Girls Who Diet More Likely to Become Alcoholics
Dieting at a young age could put women at risk of eating disorders and alcohol addiction, according to a new study.
After monitoring 1,340 students for 10 years, researchers from Florida State University girls and women of all ages feel like they're being pressured to stay thin.
The study also found that the age when women started dieting ranged from three to 26. However, the findings showed that those who started dieting at an earlier age were more likely to suffer long-term health conditions.
"Younger age of dieting predicts greater problems 10 years out from college," lead researcher Pamela Keel, a psychology professor at Florida State University, told CBS News.
Keel believes that this could be because "there is already something different" about females who start dieting at a young age in terms of their social environment or genes.
"The study demonstrates that, despite the evidence-based methods we now have available for weight loss, many college-aged women are still turning to fad diet methods rather than seek[ing] professional help," Dr. Holly Lofton of the Weight Management Program at NYU Langone Medical Center told CBS News. "One interesting fact is that, as obesity has increased over the last 20 years in young and older adults, this study found that the average age that women start dieting has decreased."
Eating disorders are often perpetuated by social, psychological and biological factors, according to researchers.

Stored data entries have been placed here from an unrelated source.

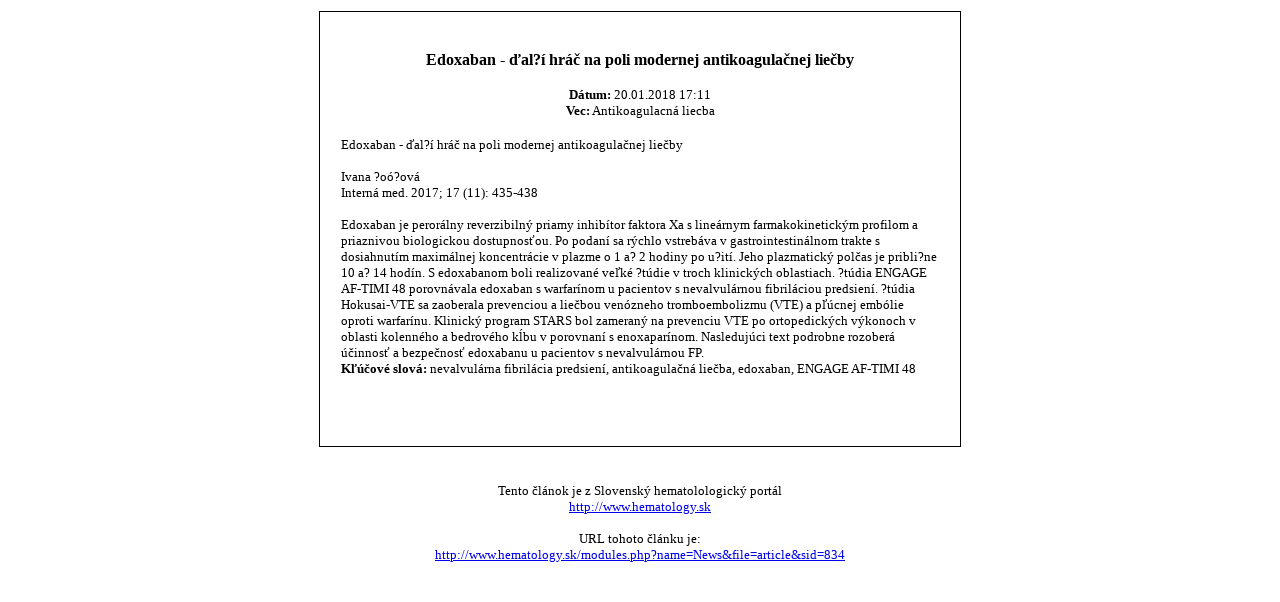

--- FILE ---
content_type: text/html; charset=UTF-8
request_url: http://hematology.sk/modules.php?name=News&file=print&sid=834
body_size: 1237
content:
<html>
	    <head>
            
            <title>Slovensk&yacute; hematolologick&yacute; port&aacute;l - Edoxaban - ďal?í hráč na poli modernej antikoagulačnej liečby</title></head>
            <META HTTP-EQUIV="Content-Type" CONTENT="text/html; charset=windows-1250">
	    <body bgcolor="#ffffff" text="#000000">
            <table border="0" align="center"><tr><td>
	    <table border="0" width="640" cellpadding="0" cellspacing="1" bgcolor="#000000"><tr><td>
	    <table border="0" width="640" cellpadding="20" cellspacing="1" bgcolor="#ffffff"><tr><td>
	    <center>
	    <img src="images/logo.gif" border="0" alt=""><br><br>
	    <font face="Verdana" class="content">
	    <b>Edoxaban - ďal?í hráč na poli modernej antikoagulačnej liečby</b></font><br><br>
	    <font face="Verdana" size="2" class=tiny><b>Dátum:</b> 20.01.2018 17:11 <br><b>Vec:</b> Antikoagulacn&aacute; liecba</font><br><br>
	    </center>
	    <font face="Verdana" size="2" class="content">
	    Edoxaban - ďal?í hráč na poli modernej antikoagulačnej liečby</br>
</br>
Ivana ?oó?ová</br>
Interná med. 2017; 17 (11): 435-438
<br><br>
	    Edoxaban je perorálny reverzibilný priamy inhibítor faktora Xa s lineárnym farmakokinetickým profilom a priaznivou biologickou dostupnosťou. Po podaní sa rýchlo vstrebáva v gastrointestinálnom trakte s dosiahnutím maximálnej koncentrácie v plazme o 1 a? 2 hodiny po u?ití. Jeho plazmatický polčas je pribli?ne 10 a? 14 hodín. S edoxabanom boli realizované veľké ?túdie v troch klinických oblastiach. ?túdia ENGAGE AF-TIMI 48 porovnávala edoxaban s warfarínom u pacientov s nevalvulárnou fibriláciou predsiení. ?túdia Hokusai-VTE sa zaoberala prevenciou a liečbou venózneho tromboembolizmu (VTE) a pľúcnej embólie oproti warfarínu. Klinický program STARS bol zameraný na prevenciu VTE po ortopedických výkonoch v oblasti kolenného a bedrového kĺbu v porovnaní s enoxaparínom. Nasledujúci text podrobne rozoberá účinnosť a bezpečnosť edoxabanu u pacientov s nevalvulárnou FP.</br>
<b>Kľúčové slová: </b>nevalvulárna fibrilácia predsiení, antikoagulačná liečba, edoxaban, ENGAGE AF-TIMI 48
<br><br>
	    <br><br>
	    </font>
	    </td></tr></table></td></tr></table>
	    <br><br><center>
	    <font face="Verdana" size="2" class="content">
	    Tento článok je z Slovensk&yacute; hematolologick&yacute; port&aacute;l<br>
	    <a href="http://www.hematology.sk">http://www.hematology.sk</a><br><br>
	    URL tohoto článku je:<br>
	    <a href="http://www.hematology.sk/modules.php?name=News&file=article&sid=834">http://www.hematology.sk/modules.php?name=News&file=article&sid=834</a>
	    </font>
	    </td></tr></table>
	    </body>
	    </html>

The latest findings, presented at the meeting of the Society for the Study of Ingestive Behavior, showed that these risk factors that contribute to extreme dieting can stay for life and prompt women to resort to unhealthy behaviors later in life, according to the Daily Mail.
Researchers said that latest findings suggest that deterring girls from dieting behaviors could help lower alcohol dependency, eating and weight problems later in life.